*** Opening Document section ***
Fix equations in docstrings of potential methods

boule/_ellipsoid.py

@@ -874,12 +874,13 @@ def normal_gravitational_potential(self, latitude, height):
 
         in which :math:`V` is the gravitational potential of the
         ellipsoid (no centrifugal term), :math:`GM` is the geocentric
-        gravitational constant, :math:`E` is the linear eccentricty,
+        gravitational constant, :math:`E` is the linear eccentricity,
         :math:`\omega` is the angular rotation rate, :math:`q` and :math:`q_0`
         are auxiliary functions, :math:`P_2` is the degree 2 unnormalized
-        Legendre Polynomial, and :math:`u` and :math:`beta` are ellipsoidal-
-        harmonic coordinates corresponding to the input geodetic latitude and
-        ellipsoidal height. See eq. 2-124 of [HofmannWellenhofMoritz2006]_.
*** Closing Document section ***
Assignment :: Extend the diff that fixes equations in the potential-method docstrings, starting right after its last line.
*** Opening Provided material ***
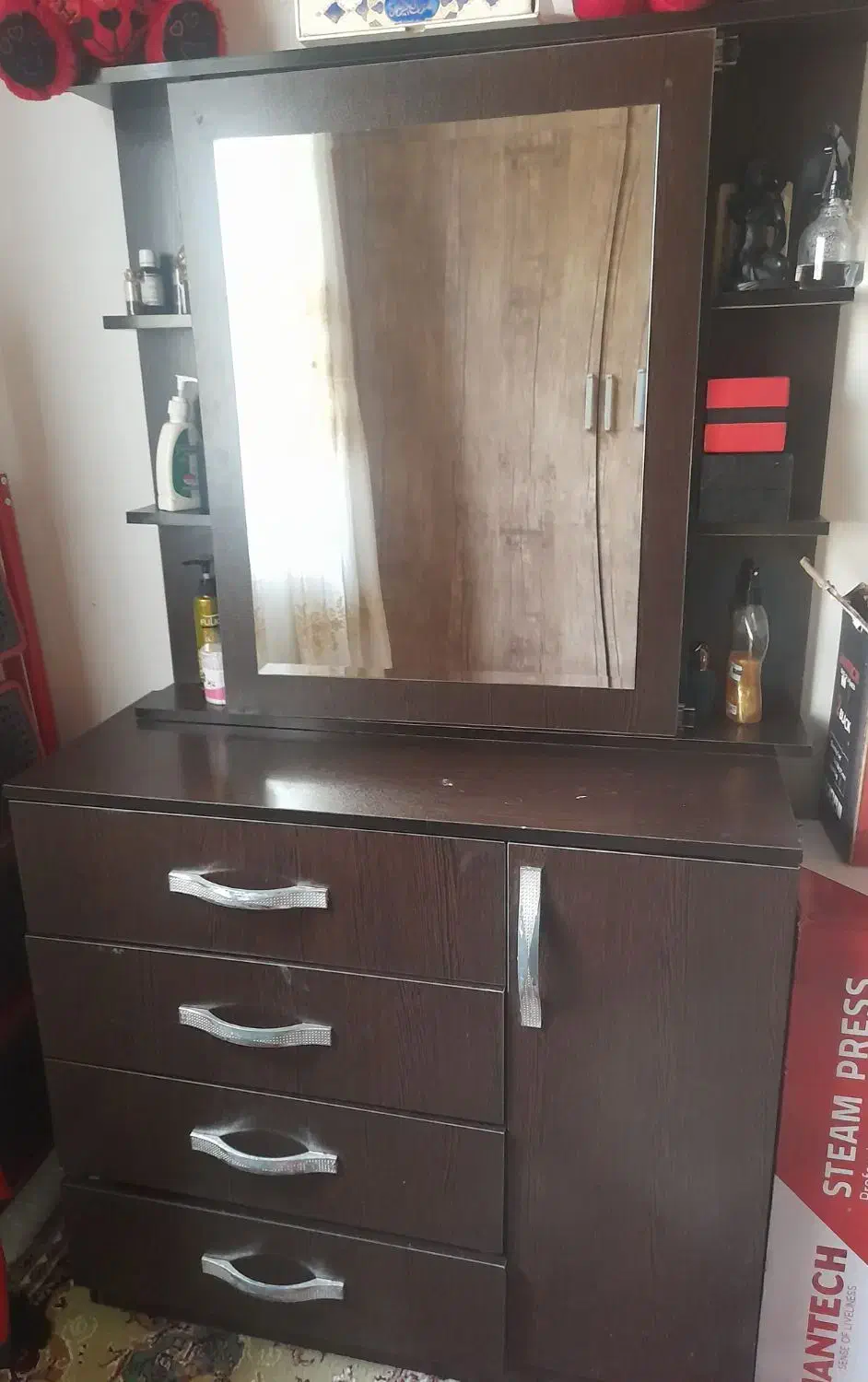 دراور|جاکفشی، کمد، دراور|لاهیجان, پردسر|دیوار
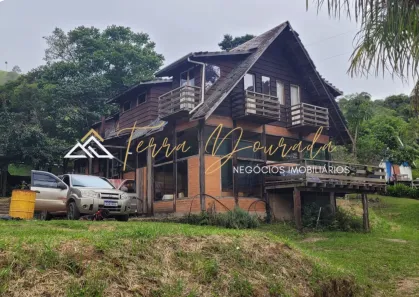 Fazenda/Sítio à venda, 5000m² no , Sapucaí-Mirim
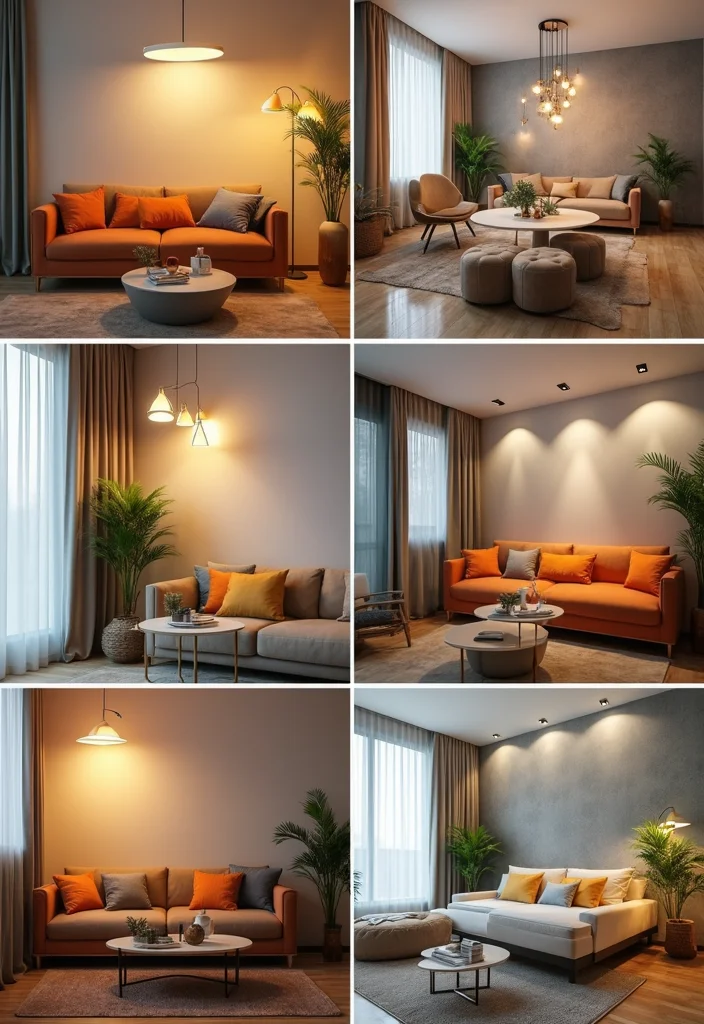 12 Living Room Ceiling Lights Ideas for Bright Modern Illumination - Conclusion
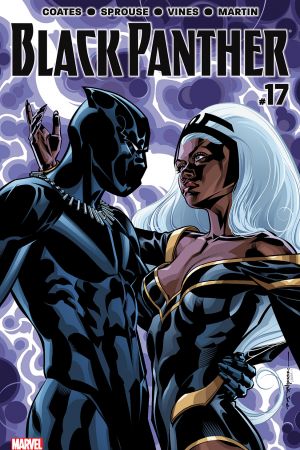 Black Panther #17 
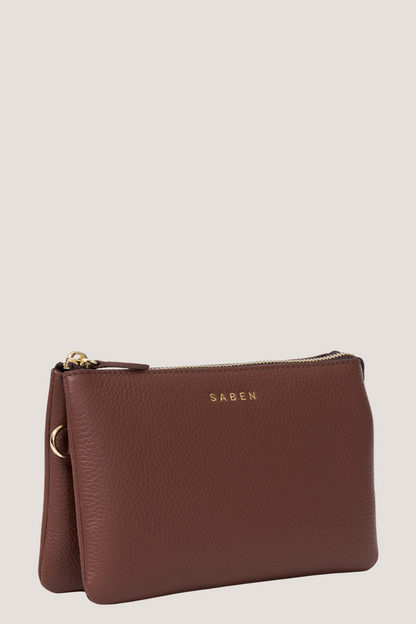 Tilly Crossbody | Umber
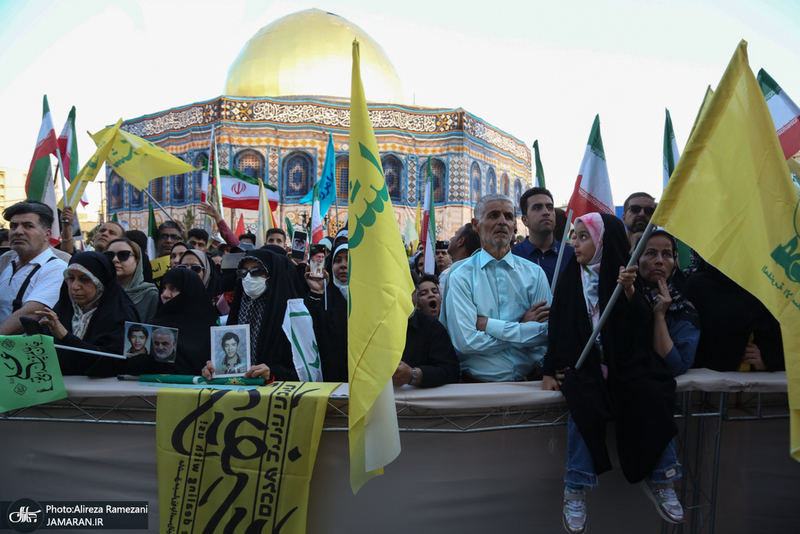 تجمع مردمی ایران ذولفقار حیدر (ع)-2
*** Closing Provided material ***
Solved exercise ::
+        Legendre Polynomial, and :math:`u` and :math:`\beta` are
+        ellipsoidal-harmonic coordinates corresponding to the input geodetic
+        latitude and ellipsoidal height. See eq. 2-124 of
+        [HofmannWellenhofMoritz2006]_.
 
         Assumes that the internal density distribution of the ellipsoid is such
         that the gravity potential is constant at its surface.
@@ -950,15 +951,15 @@ def normal_gravity_potential(self, latitude, height):
 
             U(\beta, u) = \dfrac{GM}{E} \arctan{\dfrac{E}{u}} + \dfrac{1}{2}
             \omega^2 a^2 \dfrac{q}{q_0} \left(\sin^2 \beta
-            - \dfrac{1}{3}\right) + \dfrac{1}{2} \omega^2 \left(u^2 + E^2)
+            - \dfrac{1}{3}\right) + \dfrac{1}{2} \omega^2 \left(u^2 + E^2\right)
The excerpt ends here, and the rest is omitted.